Comments from Stotz: “NO White-browed Meadowlark is fine. Red-breasted Meadowlark for militaris is not fine. All the other red-breasted Meadowlarks have had Red-breasted in their names, and what is now defilippii was at one time called militaris in either Pezites or Sturnella. I think it would be really confusing to have a Red-breasted Meadowlark that is Sturnella militaris (ex-Leistes) rather than ex-Pezites.
“So I think we need a new name for militaris if it is to be called a Meadowlark. I think at one time militaris was called Military Blackbird, so could go with Military Meadowlark. Not very creative. Another option is something that refers to the fact that it is the darkest headed of all of these birds, with no white eyebrow, so something like Black-faced, Black-cheeked, Black-cowled or something.”
641C (Oropendola vs. Cacique)
Comments from Zimmer: Oh hell! I’m firmly on the fence on this one, but somehow it feels as if we should bite the bullet and change these two birds to “Caciques” – so “YES”, and that vote is based as much on voodoo as science!”
Comments from Robbins: “YES. I think we should go ahead and change the English name of these two to caciques.”
Comments from Stiles: “YES to A, B and C. The Baywing case is clearest, especially in that it highlights the parasitic nature of Molothrus. Both B and C are messier, in that the alternatives are well established, but the genetic evidence is strong for changing the names to conform to the phylogeny. I don´t know superciliaris, but militaris is certainly a “meadow” bird; and including Ocyalus and Clypicterus simply makes two atypical oropendolas into atypical caciques. Cacicus is a pretty diverse genus in any case: C. cela differs from most in its band-tipped tail, rather short nest with a lateral entrance at the top, etc.; C. haemorrhous is rather different in proportions ... as noted by Mark, confusion may be caused in either case, but I think that the pro of reflecting phylogeny is somewhat more compelling than the con of upsetting stability.”

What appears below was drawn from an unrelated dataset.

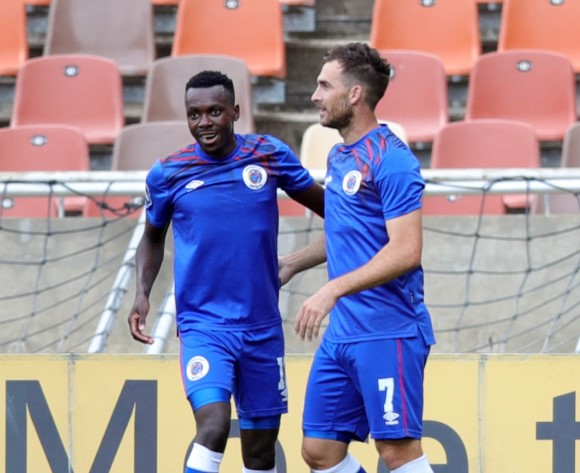City, SuperSport win again as Chiefs continue to struggle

Comments from Jaramillo: “C – YES, but grudgingly. I say this because I must admit that I still have a hard time buying that Casqued is really a cacique. Something else must be going on, some mimicry or something. I guess time will tell. But accepting that these creatures are really Cacicus, I think it makes sense to change their English names. Although stability is disrupted, the number of people seeing or actively writing about these seldom see and little known species is miniscule. Whatever disruption it causes will be forgotten pretty soon. I don’t think we will get angry letters over this one.”
Comments from Stotz: “YES. Actually, the English names as Caciques (Band-tailed Cacique and Casqued Cacique) are good ones. I am comfortable with Band-tailed as a Cacique. It always seemed pretty Cacique-like. Casqued being a Cacique is a little harder to get my mind around, but that perhaps makes it more important to call it a Cacique.”